Jennifer Asher told a panel of House lawmakers that she called her father hundreds of times after hearing about the July 2018 accident at Table Rock Lake, when a Ride the Ducks of Branson boat known as Stretch Duck 7 sank during a severe storm. He never returned her calls.

She said a state trooper called her the next day to let her know that her father, Bill, was among those killed.

“My goal now is to turn my pain into a purpose, to make sure that no other family has to receive this awful, life-changing phone call,” Asher said. “As I mentioned before, this was a preventable disaster.”

The boat’s captain and two company executives were indicted following the accident, and dozens of lawsuits filed on behalf of victims’ families have been settled.

The Missouri bill that Asher is fighting would prohibit people injured or killed by products from suing more than 15 years after the product was sold or leased, with exceptions.

An attorney for Asher told lawmakers Tuesday that if the bill was in place when the duck boat sank, Asher and others whose family members died during the accident wouldn’t have been able to sue.

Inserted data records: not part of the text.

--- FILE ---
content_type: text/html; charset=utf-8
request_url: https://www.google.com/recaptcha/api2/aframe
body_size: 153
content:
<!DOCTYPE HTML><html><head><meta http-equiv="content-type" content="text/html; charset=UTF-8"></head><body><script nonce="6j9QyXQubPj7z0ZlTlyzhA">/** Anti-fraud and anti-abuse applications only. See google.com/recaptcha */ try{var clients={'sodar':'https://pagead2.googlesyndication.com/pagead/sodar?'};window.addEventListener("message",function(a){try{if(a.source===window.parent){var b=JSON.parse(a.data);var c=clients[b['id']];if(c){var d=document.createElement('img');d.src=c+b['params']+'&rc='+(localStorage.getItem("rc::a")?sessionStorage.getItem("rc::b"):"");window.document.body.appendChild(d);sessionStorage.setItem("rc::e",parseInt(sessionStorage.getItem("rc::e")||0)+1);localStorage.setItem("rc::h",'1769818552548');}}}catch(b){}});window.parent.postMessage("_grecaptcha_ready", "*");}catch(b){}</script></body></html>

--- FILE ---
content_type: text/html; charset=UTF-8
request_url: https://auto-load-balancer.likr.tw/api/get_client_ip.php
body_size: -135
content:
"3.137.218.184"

“This bill would limit a company’s responsibility for its product to 15 years,” Asher said. “I believe that that will lead to more disasters like the one that I went through.”

Some Republicans on the committee questioned whether the legislation would apply to a tragedy such as the duck boat accident because the former World War II amphibious vehicle was later altered.

Springfield Republican Rep. Curtis Trent said the purpose of his bill is to protect companies from “frivolous litigation.” He said after too much time passes, it’s challenging for companies to defend against such lawsuits because employees might go on to work elsewhere and records might be difficult to find.

“We’re protecting manufacturers from cases where too much time has lapsed and we no longer really have the ability to accurately determine if there is liability, and if so, where it properly lies,” Trent said during the hearing.

The measure is part of a longtime push by Missouri Republicans and business advocates to limit when, where and how companies can be sued in the state.